-- PASSAGE TO READ --
++++++++++

Introduction to biodiversity of coastal and marine habitats and ecosystems
This article gives an introduction to the biodiversity of coastal and marine habitats, including those of transitional waters (e.g. estuaries). It is also meant as a guide to Coastal Wiki articles that deal with specific aspects of coastal and marine biodiversity. An important objective is the restoration and preservation of marine biodiversity.
- 1 The coastal zone
- 2 Human activities
- 3 Management and restoration
- 4 Marine Biodiversity
- 5 European Seas
- 6 Notes
- 7 References
The coastal zone
The coastal zone includes three overlapping areas. These are not mutually exclusive but often include transitions between habitats. Geomorphological characteristics and dynamics are described in several articles in the category physical coastal and marine processes. Key areas to categorise the habitats and ecosystems are:
1. Terrestrial coastal habitats and ecosystems
Terrestrial coastal habitats and ecosystems are those influenced by coastal processes, but lying above the limit of the tides. They include cliffs, islands, sand dunes, shingle (boulder/pebble) banks and other habitats in close proximity to the sea.
2. Coastal habitats and ecosystems in transitional waters
Coastal habitats and ecosystems in transitional waters are subjected to tides, wave action and sediment transport, which help to form habitats such as salt marshes and mangroves. Estuaries and deltas provide a link between the land and the sea where tidal water and freshwater river flows interact.
3. Marine habitats and ecosystems
Throughout history, humans have exploited the coastal zone. Early occupation had little impact but as populations grew and with it, an ability to modify the environment, coastal areas were amongst the first to be altered. Reclamation for infrastructure, agriculture and other uses affect coastal zones around the world. The continuing attrition through coastal 'land claim' has resulted in the loss and degradation of many coastal habitats. When accompanied by a relative sea level rise the losses can be substantial. The process has become known as 'coastal squeeze' in the UK .
Many rivers and estuaries have become the conduit for disposal of human effluent and the sea a dumping ground resulting in eutrophication. Estuaries in particular also receive many polluting chemicals via river inputs and deposition from the atmospheric, which eventually reach the coastal seas. Some of the more toxic substances directly influence the health of marine/coastal species and through this the coastal and marine food chain and the functioning of entire ecosystems. These issues are described in Coastal and marine pollution. At the same time increased exploitation of coastal and marine resources, including commercial fishing deplete populations and reduce biodiversity.

++++++++++

-- DATA PROVIDED --
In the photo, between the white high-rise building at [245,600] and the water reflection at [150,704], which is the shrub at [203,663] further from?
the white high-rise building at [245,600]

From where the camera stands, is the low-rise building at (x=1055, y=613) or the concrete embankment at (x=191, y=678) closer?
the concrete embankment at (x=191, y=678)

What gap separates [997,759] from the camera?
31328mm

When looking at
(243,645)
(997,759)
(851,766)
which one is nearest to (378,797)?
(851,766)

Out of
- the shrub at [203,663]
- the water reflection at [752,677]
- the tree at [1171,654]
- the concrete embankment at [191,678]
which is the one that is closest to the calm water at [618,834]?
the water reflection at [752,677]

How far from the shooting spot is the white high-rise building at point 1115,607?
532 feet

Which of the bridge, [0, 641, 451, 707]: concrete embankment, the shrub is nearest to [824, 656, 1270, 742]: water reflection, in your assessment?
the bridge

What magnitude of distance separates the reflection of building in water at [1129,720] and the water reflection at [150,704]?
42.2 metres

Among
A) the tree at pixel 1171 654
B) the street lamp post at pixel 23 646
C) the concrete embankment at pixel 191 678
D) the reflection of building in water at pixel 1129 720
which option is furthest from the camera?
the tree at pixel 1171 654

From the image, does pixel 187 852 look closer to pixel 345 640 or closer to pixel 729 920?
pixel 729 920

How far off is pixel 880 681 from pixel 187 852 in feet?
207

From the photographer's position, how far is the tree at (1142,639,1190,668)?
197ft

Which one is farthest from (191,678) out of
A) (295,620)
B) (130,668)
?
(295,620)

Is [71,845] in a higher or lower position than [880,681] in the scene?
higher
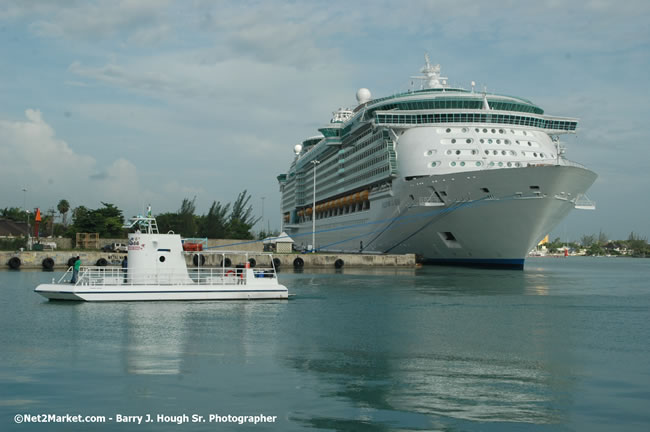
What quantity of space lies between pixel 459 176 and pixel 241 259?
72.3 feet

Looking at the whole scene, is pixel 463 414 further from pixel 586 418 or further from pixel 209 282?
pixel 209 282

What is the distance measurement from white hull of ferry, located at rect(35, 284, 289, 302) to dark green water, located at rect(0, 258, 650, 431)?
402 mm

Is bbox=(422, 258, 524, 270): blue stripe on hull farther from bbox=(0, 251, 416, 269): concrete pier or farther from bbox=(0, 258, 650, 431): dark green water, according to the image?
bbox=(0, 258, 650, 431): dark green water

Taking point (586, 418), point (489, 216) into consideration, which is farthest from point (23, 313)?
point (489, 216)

++++++++++

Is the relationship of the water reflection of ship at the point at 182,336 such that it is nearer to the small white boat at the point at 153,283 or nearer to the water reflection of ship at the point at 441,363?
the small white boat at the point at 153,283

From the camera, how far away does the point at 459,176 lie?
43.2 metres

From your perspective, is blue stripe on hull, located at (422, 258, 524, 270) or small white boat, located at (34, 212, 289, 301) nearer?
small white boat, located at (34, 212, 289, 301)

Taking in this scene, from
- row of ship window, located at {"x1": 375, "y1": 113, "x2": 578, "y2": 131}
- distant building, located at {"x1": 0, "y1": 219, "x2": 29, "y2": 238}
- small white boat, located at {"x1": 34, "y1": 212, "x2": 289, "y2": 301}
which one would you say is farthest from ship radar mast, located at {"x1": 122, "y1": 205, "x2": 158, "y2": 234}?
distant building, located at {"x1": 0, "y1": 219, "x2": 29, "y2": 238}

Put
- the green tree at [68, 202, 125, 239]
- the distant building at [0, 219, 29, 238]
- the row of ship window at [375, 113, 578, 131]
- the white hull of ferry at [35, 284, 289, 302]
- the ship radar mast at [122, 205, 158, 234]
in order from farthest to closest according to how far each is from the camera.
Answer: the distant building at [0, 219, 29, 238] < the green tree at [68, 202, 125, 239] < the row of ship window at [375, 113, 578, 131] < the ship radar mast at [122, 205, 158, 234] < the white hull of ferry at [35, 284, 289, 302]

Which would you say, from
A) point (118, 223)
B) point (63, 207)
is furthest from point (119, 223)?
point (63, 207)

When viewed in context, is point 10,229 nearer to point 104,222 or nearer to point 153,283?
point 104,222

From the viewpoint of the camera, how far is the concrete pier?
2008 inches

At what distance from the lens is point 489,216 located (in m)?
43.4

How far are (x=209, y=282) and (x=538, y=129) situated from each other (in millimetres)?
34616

++++++++++

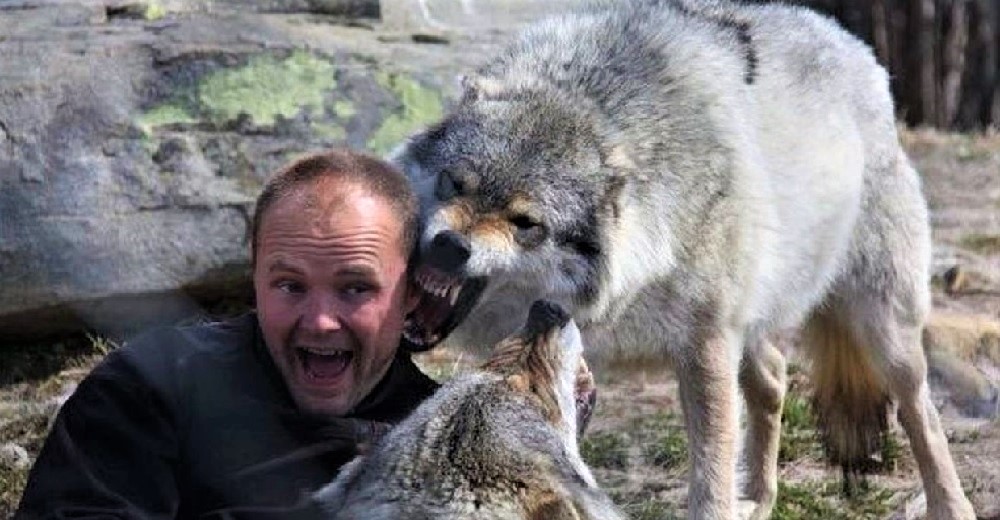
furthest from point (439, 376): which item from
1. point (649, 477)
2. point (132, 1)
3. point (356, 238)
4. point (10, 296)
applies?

++++++++++

-- LIST OF TASKS --
[1] Decide whether each statement below agrees with the passage on coastal and marine biodiversity. For each, answer yes or no and quote the deciding words of the passage.
(a) Terrestrial coastal habitats lie above the limit of the tides.
(b) Early human occupation of the coastal zone had a large impact.
(c) Commercial fishing increases biodiversity.
[2] Pick up the passage on coastal and marine biodiversity after its final sentence and continue it in the same formal style.

-- RESPONSES --
[1]
(a) Yes: "but lying above the limit of the tides"
(b) No: "Early occupation had little impact"
(c) No: "including commercial fishing deplete populations and reduce biodiversity"

[2]
Both coastal and marine habitats have seen an increase in the establishment of invasive, alien plant and animal species. This represents a significant threat to the marine environment, especially in relation to fishing.
Global climate change affect the coastal zone in a variety of ways, notably as a result of sea level rise and the increased incidence and severity of storms. The effects on the marine environment include changes in primary production, recruitment (of commercial fish species), distribution and community structure. In addition to the impact on the natural environment, it may also affect the ability of the zone to provide the goods and services we rely upon.
Management and restoration
Against the background of damage and destruction, unsustainable exploitation and more recently the recognition of the implications of global warming, management and restoration of the zone have become more and more important. The interrelated nature of the coast requires an integrated response to these changes, including the restoration of damage caused by human activities. Addressing these issues in a balanced way calls for integrated coastal zone management based on methods for evaluation and assessment and on implementing restoration projects. Examples of good practice include case studies from around the world.
Marine biodiversity is generally high in terms of species number. It can be considered to have additional diversity components, which are manifested in both the structure and function of the marine environment.
The second element in marine biodiversity relates to the its functional diversity. This reflects the biological and physical complexity of the ecosystem. In this case it involves the sea bed, the water column and sea surface and the interactions within and between the plant and animal communities.
Measurements of biodiversity
The number of different species in a given area provides a simple measure of biodiversity. On land this might be expressed as number of plant species per square metre quadrat. However, there are many ways of creating a biodiversity index, which are discussed in the accompanying article entitled Measurements of biodiversity.
As part of the Encora project a workshop was held on marine biological valuation, from 6 to 8 December 2006 at Ghent (Belgium). This provided a number of important discussion points and recommendations for evaluating marine biodiversity as part of a process of conservation and restoration.
In the marine environment there are a number of ways of sampling marine life. These include those specifically designed to collect samples as well as those adapted from or using commercial methods.
Species lists provide the primary information required to assess biodiversity. There are a number of web sites providing such information.
The European seas range from the exposed Atlantic and North Sea to enclosed seas, such as the Baltic and the Mediterranean. The biodiversity of these seas varies considerably depending on their depth, surface areas, climatic conditions, position in relation to the Gulf Stream, tidal range etc.
Marine biodiversity is influenced both by the actions that take place in the sea or in transitional waters. It is also affected by activities taking place on land hence an understanding of the relationship between the management of the sea, Integrated Coastal Zone Management (ICZM) and Integrated Water Resources Management (IWRM) is essential for effective decision making.
- Doody, J.P. (2004) 'Coastal squeeze' - an historical perspective. Journal of Coastal Conservation, 10/1-2, 129-138.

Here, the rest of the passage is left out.